Supplied data:
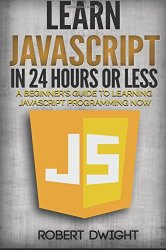 JavaScript: Learn JavaScript in 24 Hours or Less – A Beginner's Guide To Learning JavaScript Programming Now (JavaScript, JavaScript Programming)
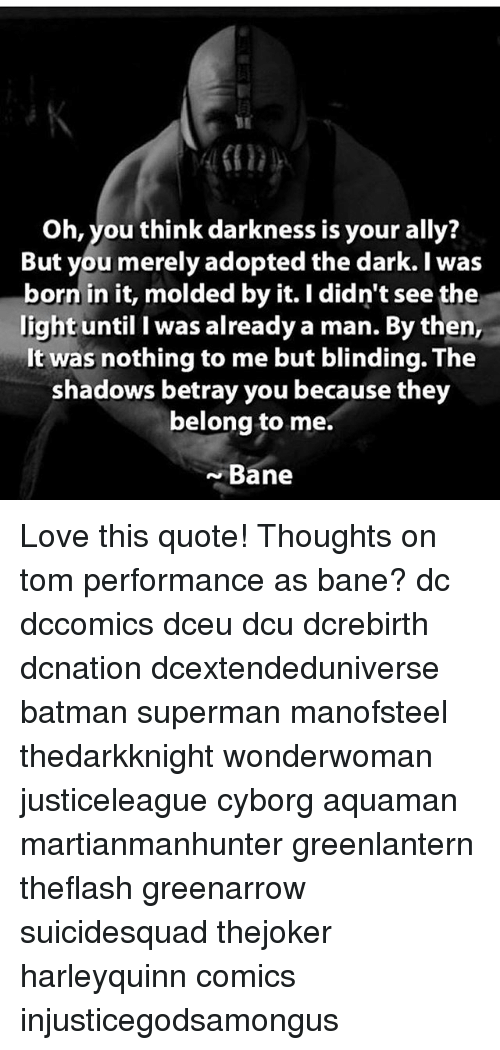 Bane, Batman, and Love: Oh, you think darkness is your ally?  But you merely adopted the dark. I was  born in it, molded by it. I didn't see the  light until I was already a man. By then,  It was nothing to me but blinding. The  shadows betray you because they  belong to me.  Bane Love this quote! Thoughts on tom performance as bane? dc dccomics dceu dcu dcrebirth dcnation dcextendeduniverse batman superman manofsteel thedarkknight wonderwoman justiceleague cyborg aquaman martianmanhunter greenlantern theflash greenarrow suicidesquad thejoker harleyquinn comics injusticegodsamongus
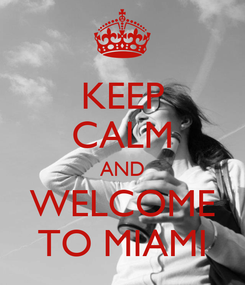 Poster: KEEP CALM AND WELCOME TO MIAMI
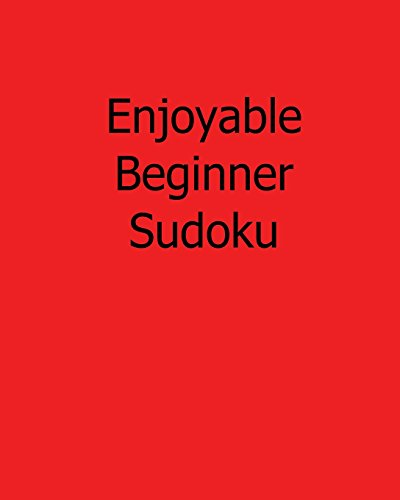 Enjoyable Beginner Sudoku: Fun, Large Print Sudoku Puzzles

What is expected: Restate each line above exactly, keeping pictures out.

Task answer:
 JavaScript: Learn JavaScript in 24 Hours or Less – A Beginner's Guide To Learning JavaScript Programming Now (JavaScript, JavaScript Programming)
 Bane, Batman, and Love: Oh, you think darkness is your ally?  But you merely adopted the dark. I was  born in it, molded by it. I didn't see the  light until I was already a man. By then,  It was nothing to me but blinding. The  shadows betray you because they  belong to me.  Bane Love this quote! Thoughts on tom performance as bane? dc dccomics dceu dcu dcrebirth dcnation dcextendeduniverse batman superman manofsteel thedarkknight wonderwoman justiceleague cyborg aquaman martianmanhunter greenlantern theflash greenarrow suicidesquad thejoker harleyquinn comics injusticegodsamongus
 Poster: KEEP CALM AND WELCOME TO MIAMI
 Enjoyable Beginner Sudoku: Fun, Large Print Sudoku Puzzles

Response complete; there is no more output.